Pillola 5 giorni dopo, Italia verso obbligo di prescrizione

ROMA – La pillola dei 5 giorni dopo in Europa può essere venduta senza prescrizione medica. In Italia, invece, l’Agenzia italiana del farmaco, Aifa, potrebbe pronunciarsi diversamente e confermare l’obbligo di prescrizione di questo contraccettivo, considerato dai ginecologi cattolici un aborto a tutti gli effetti.

Il Corriere della Sera scrive:

“La pillola dei 5 giorni dopo dovrebbe mantenere la necessità della prescrizione medica per l’acquisto in farmacia ma non l’obbligo (attualmente previsto) di effettuare il test di gravidanza prima della prescrizione stessa”.

Dopo la decisione della Commissione europea di cancellare l’obbligo di prescrizione, l’agenzia europea dei farmaci, Ema, ha stabilito la vendita senza ricetta del contraccettivo:

“Ora tutti i paesi europei devono recepire o meno l’indicazione. Quindi l’Aifa può anche decidere, nonostante la pronuncia diversa dell’Ema, di mantenere l’obbligo di ricetta, ma in questo caso dovrà motivare in sede europea la decisione.

Fra gli esperti del massimo organo consultivo del ministro della Salute sembra rimanga ferma l’intenzione di allineare il farmaco a base di ulipristal a tutti gli altri contraccettivi”.

Al momento l’Italia è l’unico Stato al mondo a richiedere, oltre alla ricetta, anche un test di gravidanza prima di prescrivere la pillola:

“E dopo il pronunciamento dell’Agenzia europea del farmaco, sembra che anche la Polonia e la Grecia potrebbero a breve eliminare l’obbligo di ricetta per il contraccettivo d’emergenza: sono i due Paesi che non avevano votato (come l’Italia) a favore del nuovo regime di dispensazione del medicinale in sede di esame da parte del Comitato tecnico dell’Ema a novembre”.

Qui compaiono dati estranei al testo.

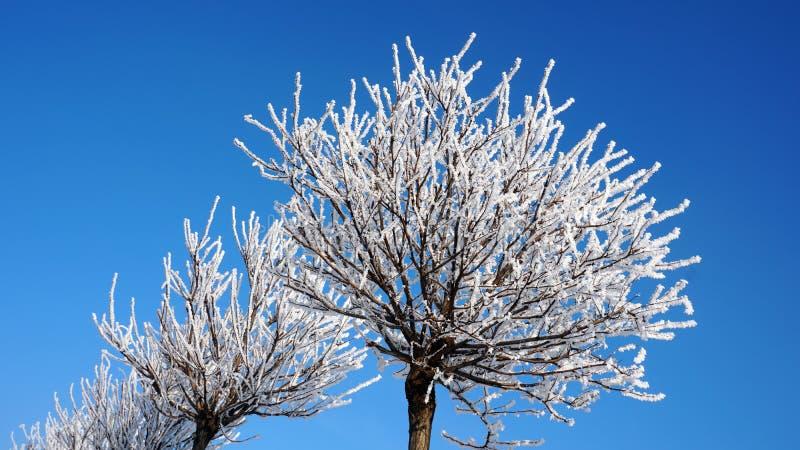 在雪的少量树反对蓝天 库存图片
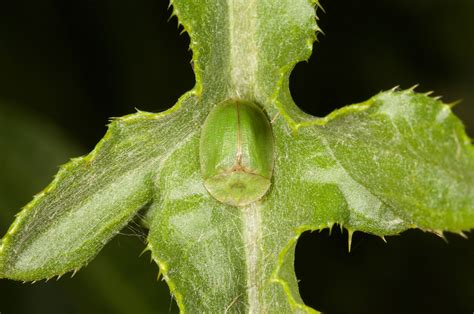 Bando Leaf Bc 05 beetles are taking on canada thistle by huayan chen katherine nesheim pinning block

Luca Pani, direttore dell’Aifa, ha spiegato:

“Sono già 11 i paesi europei che si sono espressi criticamente rispetto a questa opportunità”,

e il timore è che per i contraccettivi

“serve la prescrizione del medico ma l’accettazione della indicazione europea porterebbe a gestire la pillola dei 5 giorni dopo con un trattamento di favore rispetto agli altri”.

La pillola dei 5 giorni dopo d’altronde è considerato un contraccettivo d’emergenza da assumere entro 120 ore dal rapporto a rischio:

“e agisce prevenendo o ritardando l’ovulazione. Il farmaco è più efficace se assunto entro le 24 ore. Dunque, ha rilevato l’Ema, «rimuovere il bisogno di ottenere la prescrizione dal medico dovrebbe velocizzare l’accesso delle donne a tale medicinale e quindi aumentarne l’efficacia»”.